==== Passage du document
Même des institutions telles que la VRT, De Lijn et Kind en Gezin reçoivent de l’autonomie pour décider comment elles appliqueront l’austérité, à hauteur de 45,8 millions d’euros en 2015. Elles n’ont cependant pas une liberté totale. “Comme l’accord gouvernemental l’annonce, cela doit spécifiquement mener, chez De Lijn, à une augmentation du degré de couverture des coûts. Nous adaptons nos prix par rapport à l’étranger mais aussi au modèle wallon et bruxellois et nous mettons fin à la politique de la gratuité.” Cette politique de la gratuité ne reste d’application que pour les parlementaires et les ex-parlementaires… L’augmentation des tarifs s’inspirant des modèles wallon et bruxellois – tiens, le modèle N-VA consiste-t-il à appliquer docilement ce que le PS a introduit précédemment en matière d’austérité ? – signifie une augmentation drastique des prix pour un ticket qui, pour un aller simple en prévente, coûte actuellement 1,3 euro tandis qu’à Bruxelles, il est de 2 euros.
Outre le personnel du secteur public, les travailleurs et leurs familles sont également durement touchés. Ce ne sont pas les ministres avec chauffeur qui auront à souffrir de l’augmentation du prix du ticket de bus mais pour les travailleurs, cela fera mal. Et ce n’est pas l’unique mesure. La prime de soin est doublée et passe de 25 à 50 euros, ce qui signifie un coût supplémentaire important pour ceux qui ont un budget serré. Une fois de plus, on nous fait miroiter qu’il s’agit d’une contribution de solidarité pour éliminer les listes d’attente dans le secteur de l’aide aux handicapés. Si cela se produisait effectivement, beaucoup ne verraient pas d’inconvénient à payer 25 euros de plus. Mais nous avons, entre-temps, souvent entendu que c’est peu crédible. La seule chose qui soit sûre, c’est que nous devrons payer le double et ce, seulement quelques années après l’introduction de cette prime de soin. De combien augmentera-t-elle encore ?
========
==== Extrait des données
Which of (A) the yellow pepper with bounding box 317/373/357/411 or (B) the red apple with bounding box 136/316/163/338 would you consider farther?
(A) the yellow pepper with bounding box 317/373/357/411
========
### Objectif de la tâche
Poursuivez le texte sur l’austérité du gouvernement flamand à la suite de sa dernière phrase. Ces données ne sont pas nécessaires ici.

### Réponse attendue
En ce qui concerne l’augmentation du minerval, la déclaration de septembre n’est pas encore concrète. A vrai dire, elle confirme que l’augmentation arrive mais ne donne pas encore de chiffre. Rien ne vient contredire non plus l’augmentation à hauteur de 900 à 1000 euros dont tout le monde parle. Bourgeois a déclaré à l’université de Gand que cela resterait en-dessous des 1000 euros. A l’issue de la leçon inaugurale à Gand, Bourgeois a déclaré à propos de la protestation étudiante : “De mon temps, les actions étaient tout de même plus spontanées.” Apparemment, les actions ludiques ont peu d’effet sur le ministre-président. Il espère que la protestation étudiante restera limitée et sera la première à encaisser une défaite pour ensuite, pouvoir attaquer durement d’autres secteurs. La seule manière d’éviter cela est de sérieusement organiser et construire notre lutte.
Le minerval n’est d’ailleurs qu’un élément. Le gouvernement veut enlever 20 millions d’euros à l’encadrement dans l’enseignement secondaire. L’enveloppe pour l’enseignement supérieur est réduite. Et le gouvernement demande aux institutions de l’enseignement supérieur de “porter un regard critique sur leurs propres processus, l’offre de formation et les effets indésirables de la flexibilisation et de rationnaliser là où c’est possible (mener l’austérité).” Plus clairement : tirez votre plan avec moins de moyens.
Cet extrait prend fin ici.